EXERCISE BRIEF
From the listing below, reproduce exactly the lines starting with the one with "Funcionarios del Ayuntamiento" and going on through the one with "Jonge mooie zwangere", both ends kept. No picture is copied.

INPUT FOR THIS TASK
Start of Block

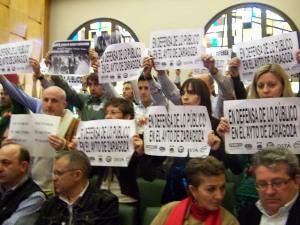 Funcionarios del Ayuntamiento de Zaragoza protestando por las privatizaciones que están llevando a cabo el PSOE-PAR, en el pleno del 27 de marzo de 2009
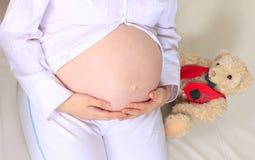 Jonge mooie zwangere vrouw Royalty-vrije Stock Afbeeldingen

End of Block
Start of Block

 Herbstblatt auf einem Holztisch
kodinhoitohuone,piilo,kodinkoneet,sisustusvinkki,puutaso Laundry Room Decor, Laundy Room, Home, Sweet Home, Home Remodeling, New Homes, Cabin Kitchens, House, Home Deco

End of Block

ANSWER SECTION
 Funcionarios del Ayuntamiento de Zaragoza protestando por las privatizaciones que están llevando a cabo el PSOE-PAR, en el pleno del 27 de marzo de 2009
 Jonge mooie zwangere vrouw Royalty-vrije Stock Afbeeldingen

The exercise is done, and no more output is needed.